Sunday, August 4, 2019

August is Supposed to be Happiness Happens Month

Image by HOerwin56 from Pixabay
I am posting this on a day that is full of horror and sorrow. A day which once again finds families making preparations to bury victims of violence. Violence that is happening too frequently to chalk it up to a homicidal sociopath with motives that cannot be explained. Homicidal sociopaths have always existed among us. However, they have now been joined by homicidal ideologues who have been emboldened by hateful rhetoric. Rhetoric that aims to normalize divisive tribalism in order to centralize power, control and the money that goes with it.

Today, as I feel almost without hope, I remind myself, as did Anne Frank, that there IS good in the world. Good that is not owned by one group or another, but that lives in the hearts and minds of many people. People who must now, as we did after 9-11, bind together to keep the darkness at bay. 

Once I wrote "we will laugh again" during a time we never thought we could. Since that time I have learned how necessary laughter is to human survival. From primitive times when a smile or laugh between two neolithic strangers was a sign of harmless intentions, and a willingness to
"all get along," to the survival-enhancing and bonding purpose of the laughter of a baby; laughter has sustained humanity.

* _Dataset excerpts_:
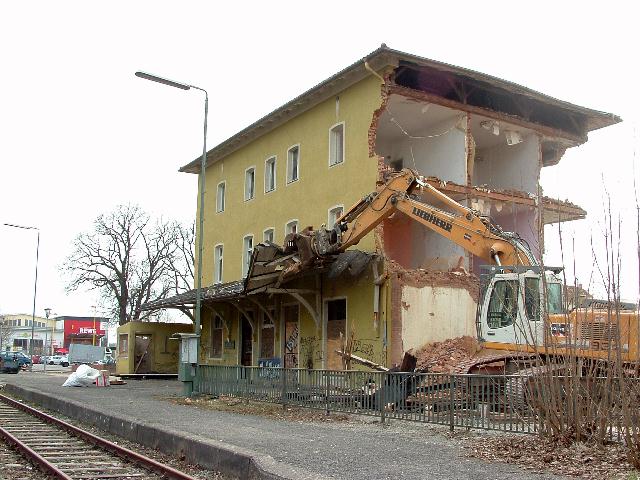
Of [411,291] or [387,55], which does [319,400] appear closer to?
[411,291]

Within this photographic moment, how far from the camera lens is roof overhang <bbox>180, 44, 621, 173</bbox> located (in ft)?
76.4

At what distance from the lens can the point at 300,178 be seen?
28703mm

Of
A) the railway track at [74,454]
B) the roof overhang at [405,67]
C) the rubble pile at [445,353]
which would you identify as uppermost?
the roof overhang at [405,67]

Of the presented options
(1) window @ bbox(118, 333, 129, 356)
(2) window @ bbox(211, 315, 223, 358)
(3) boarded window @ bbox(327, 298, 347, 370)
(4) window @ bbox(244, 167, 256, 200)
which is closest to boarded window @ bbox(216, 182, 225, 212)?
(4) window @ bbox(244, 167, 256, 200)

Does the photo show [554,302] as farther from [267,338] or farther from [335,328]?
[267,338]

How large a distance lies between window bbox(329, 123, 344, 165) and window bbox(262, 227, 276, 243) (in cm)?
532

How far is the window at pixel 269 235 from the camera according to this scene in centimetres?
3078

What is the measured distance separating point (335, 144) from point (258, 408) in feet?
37.7

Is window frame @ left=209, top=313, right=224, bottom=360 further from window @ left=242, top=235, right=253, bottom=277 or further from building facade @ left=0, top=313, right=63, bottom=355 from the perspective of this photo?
building facade @ left=0, top=313, right=63, bottom=355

* _Work instructions_:
- a) In the Happiness Happens Month post, who is named as having also reminded themselves that there is good in the world?
- b) From the Happiness Happens Month post, write out the passage that opens with the words "Today, as I" and closes with "has sustained humanity.".
- c) Extend the Happiness Happens Month post past its final sentence, keeping its subject and tone.

* _Answers to each task_:
- a) Anne Frank.

- b)
Today, as I feel almost without hope, I remind myself, as did Anne Frank, that there IS good in the world. Good that is not owned by one group or another, but that lives in the hearts and minds of many people. People who must now, as we did after 9-11, bind together to keep the darkness at bay. 

Once I wrote "we will laugh again" during a time we never thought we could. Since that time I have learned how necessary laughter is to human survival. From primitive times when a smile or laugh between two neolithic strangers was a sign of harmless intentions, and a willingness to
"all get along," to the survival-enhancing and bonding purpose of the laughter of a baby; laughter has sustained humanity.

- c)
On the evening of the Charlie Hebdo shooting in January, 2015, I was scheduled to give a presentation on laughter. I was despondent, I could not imagine asking people to laugh on such a horrific day. But after expressing my concern to other members of the Association for Applied & Therapeutic Humor, I understood how very important it was to go on with the program. Not only to share laughter in a safe space to ease stress and release endorphins, but to help the attendees build resilience to help them through the difficult days. Difficult days, that now, in 2019, are still being repeated.

My wish for those in mourning is that happy memories — times of laughter and smiling — will help sustain them in the days, weeks, months and years ahead. That they may gather with others who loved the persons lost; to weep together, grieve together, share memories together, and eventually laugh together.

And I will continue to look for those people who help us build our resilience through their smiles, laughter, hopefulness and giving spirits. And I will be thanking those near me in Central New Jersey, who share this gift with others. Not just because it is a nice thing to do, but because we need it for our survival.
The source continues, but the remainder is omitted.